Emma Williams had just finished up her evening swim with the Wild Dookers when she noticed a man run across the harbour in search of a life ring.
Realising someone must be in the water, she rushed to help and arrived as a small group was lowering a creel line into the water for the man to grab onto.
Ms Williams said the man, who she believes was in his 20s, “had nothing left in the tank” as they hauled him onto the harbour steps.
Her experience with the wild swimmers and the fact she is a safety officer at the RNLI Buckie lifeboat meant she knew what to do to help the man and reduce the risk of him deteriorating further.
‘It was meant to be’
Ms Williams fetched blankets from the safety kit she always keeps in her car, removed his wet clothes and helped him stand when he was ready to increase blood-flow around his body.
Explaining the circumstances that led to her helping in the rescue were “meant to be”, she said: “If the weather conditions are like that, I don’t normally plan a swim.
“That day it was just marginally over what we usually go out in and I knew the harbour would be safe enough to go in at the top corner.
“For that to happen when it did, if it had happened when I was in the water, I wouldn’t have got there.”
Life rings ‘worth their weight in gold’
The group who rescued the man on Wednesday evening relied on a creel pot to pull him from the water because the two life rings on the north pier had been removed.
Following the swimmer rescue incident at Portknockie Harbour, Moray Council and HM Coastguard issued a stern warning to people not to interfere with life-saving equipment near the water.
Ms Williams said life rings are “worth their weight in gold if someone is in bother” and that missing equipment that night made her worried about future incidents occurring.
She credited everyone involved in the rescue, from a boy who ran to get a chocolate bar to the members of Wild Dookers who looked after her children so she could help, for the fact the man went home safe.
‘I keep seeing him in the water’
The 34-year-old highlighted the importance of not going out in or around the water alone, adding: “His friend is an absolute credit to him, if he had been standing on that wall by himself nobody would even have noticed that he had fallen into the water.
“We go as a group because I want to make it as safe as possible. There are precautions you can take to not put yourself at risk, it’s about people having the knowledge.”

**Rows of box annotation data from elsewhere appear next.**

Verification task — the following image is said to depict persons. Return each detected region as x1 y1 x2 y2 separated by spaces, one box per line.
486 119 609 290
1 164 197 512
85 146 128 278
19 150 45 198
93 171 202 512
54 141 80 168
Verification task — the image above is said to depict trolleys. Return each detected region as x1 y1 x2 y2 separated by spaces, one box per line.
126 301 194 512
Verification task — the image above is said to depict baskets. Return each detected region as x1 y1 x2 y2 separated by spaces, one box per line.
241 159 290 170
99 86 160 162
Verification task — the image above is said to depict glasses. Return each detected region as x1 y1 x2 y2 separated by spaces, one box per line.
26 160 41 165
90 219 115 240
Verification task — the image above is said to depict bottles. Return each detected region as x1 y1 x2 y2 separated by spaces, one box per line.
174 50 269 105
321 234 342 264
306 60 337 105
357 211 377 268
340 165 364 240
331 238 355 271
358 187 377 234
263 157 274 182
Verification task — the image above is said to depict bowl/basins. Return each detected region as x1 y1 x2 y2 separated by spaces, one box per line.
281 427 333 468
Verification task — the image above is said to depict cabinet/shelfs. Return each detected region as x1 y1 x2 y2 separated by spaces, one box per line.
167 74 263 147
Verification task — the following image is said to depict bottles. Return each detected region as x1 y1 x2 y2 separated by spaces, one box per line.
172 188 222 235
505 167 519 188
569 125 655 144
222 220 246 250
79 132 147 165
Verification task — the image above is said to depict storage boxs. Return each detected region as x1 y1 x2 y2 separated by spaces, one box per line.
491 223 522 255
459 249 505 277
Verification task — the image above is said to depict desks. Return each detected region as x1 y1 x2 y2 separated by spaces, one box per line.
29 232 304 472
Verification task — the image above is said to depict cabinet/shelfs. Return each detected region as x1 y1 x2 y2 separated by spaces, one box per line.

She encouraged people to always have a safety kit with them including warm blankets, dry clothes, sugary sweets and a warm drink.
Though the man was unharmed by the incident, Ms Williams said she is still thinking about what could have happened.
“I was fine and calm,” she said.
“It wasn’t until I was home in my bed thinking about it, I keep seeing him in the water and thinking about how different it could have been.”